▶ _TEXT PASSAGE_:
Drug manufacturer Merck announced on Friday that it will soon seek authorization from the Food and Drug Administration (FDA) for approval of the first COVID-19 antiviral drug that can be administered as a pill.
The drug — known as molnupiravir — works by stopping the virus from being able to replicate in a person’s body. A patient who has received an early coronavirus diagnosis would take four capsules twice a day for five days as treatment.
When given to higher-risk patients early on in their infection during clinical trials, the drug has cut coronavirus death and hospitalization rates in half within just five days of starting the daily pill regimen.
The results of the clinical trial are immensely promising to those monitoring it — so much so that an independent group of medical experts who were supervising the trial stopped it early because its efficacy rate was so high.

▶ _INPUT DATA_:
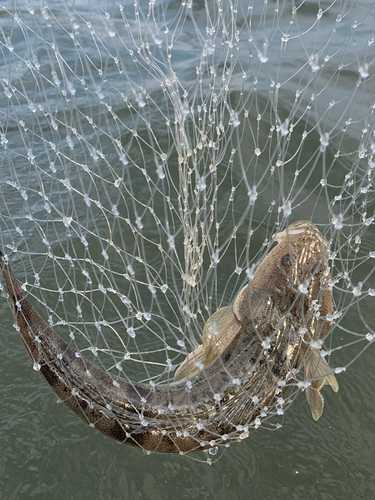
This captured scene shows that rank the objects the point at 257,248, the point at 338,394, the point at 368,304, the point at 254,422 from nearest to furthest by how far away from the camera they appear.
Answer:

▶ _EXERCISE INSTRUCTIONS_:
a) In the text about Merck's COVID-19 pill, what is the dosing schedule for a patient with an early coronavirus diagnosis?
b) Using the text about Merck's COVID-19 pill, explain why the clinical trial of molnupiravir ended early.

▶ _LIST OF ANSWERS_:
a) Four capsules twice a day for five days.

b) An independent group of medical experts who were supervising the trial stopped it early because the drug's efficacy rate was so high. In higher-risk patients treated early in their infection, it cut coronavirus death and hospitalization rates in half within five days of starting the pill regimen.